Questa COP è stata nominata “la COP dell’implementazione”: le aspettative della società civile sono molto alte, d’altronde in un mondo che ha raggiunto già +1.1°C di riscaldamento non c’è più tempo da perdere. Leggendo il bollettino ECO, curato da un importante gruppo di ONG ambientali facenti parte del Climate Action Network, queste aspettative sono molto chiare e fermamente basate sulle evidenze scientifiche dell’IPCC: l’accordo di Parigi deve essere pienamente implementato e non può esserci nessuno spazio per la promozione dei combustibili fossili.
Queste aspettative sono deluse fin da subito, infatti, nonostante il fatto che le rinnovabili siano già la fonte di energia più economica, i ministri del paese ospitante mantengono nei loro discorsi una discreta apertura al gas naturale, visto come “ponte” verso un futuro totalmente green.
La COP27 è anche la COP “Africana”, e questo non può che tradursi nella rinnovata richiesta ai Paesi Sviluppati, principali colpevoli della crisi climatica, di mantenere le promesse fatte in passato e di stabilire dei chiari meccanismi di finanziamento per il risarcimento di perdite e danni (Loss&Damage) che sono ingiustamente subiti dai Paesi in via di sviluppo.

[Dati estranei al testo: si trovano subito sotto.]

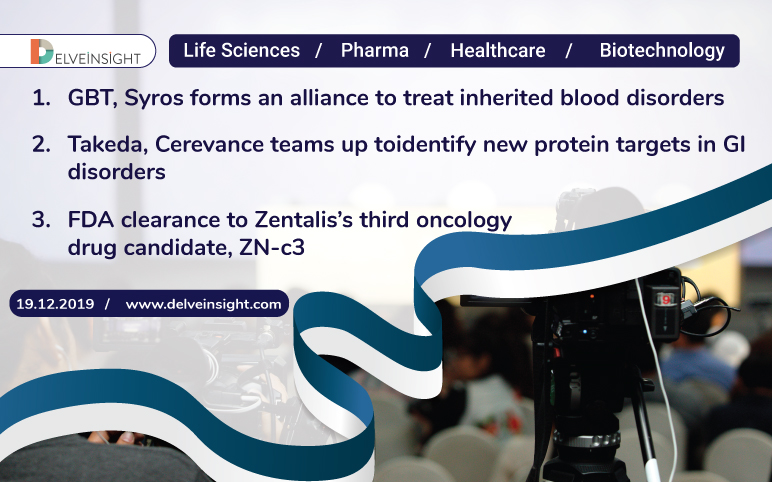 DELVEINSIGHT

Life Sciences / Pharma / Healthcare / Biotechnology

1. GBT, Syros forms an alliance to treat inherited blood disorders

2. Takeda, Cerevance teams up toidentify new protein targets in GI disorders

3. FDA clearance to Zentalis's third oncology drug candidate, ZN-c3

19.12.2019 / www.delveinsight.com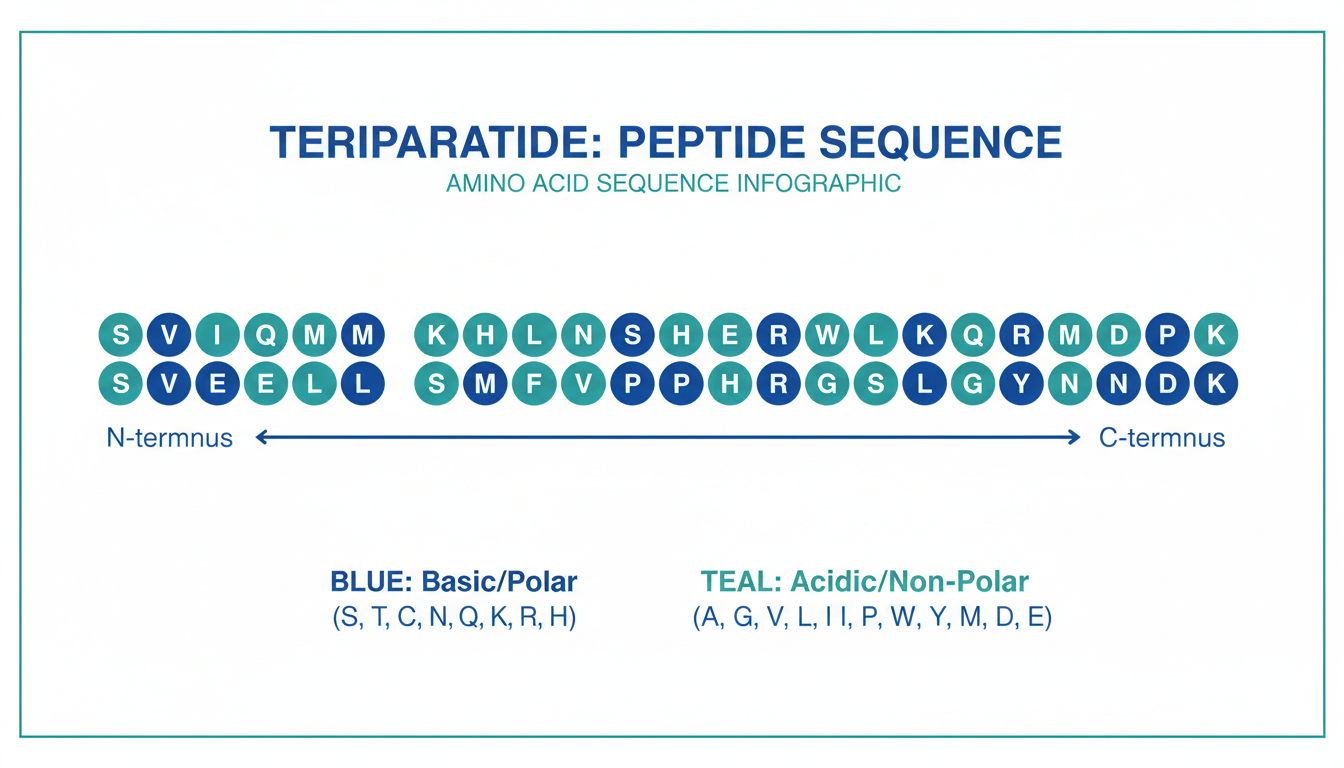 TERIPARATIDE: PEPTIDE SEQUENCE
AMINO ACID SEQUENCE INFOGRAPHIC

S V I Q M M K H L N S H E R W L K Q R M D P K
S V E E L L S M F V P P H R G S L G Y N N D K

N-termnus C-termnus

BLUE: Basic/Polar
(S, T, C, N, Q, K, R, H)

TEAL: Acidic/Non-Polar
(A, G, V, L, I I, P, W, Y, M, D, E)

Infine, i gruppi ambientalisti non mancano di sottolineare che la giustizia climatica non può prescindere dal rispetto dei diritti umani, tema di cui purtroppo si sentirà parlare molto poco, vista la presidenza egiziana di questa COP.
Nonostante la finestra di opportunità si stia chiudendo velocemente, la scienza è chiara e ci chiede di non disperare: con le giuste politiche possiamo ancora rispettare il limite di 1.5 C previsto dagli Accordi di Parigi. Gli occhi del mondo rimangono puntati su Sharm El-Sheikh.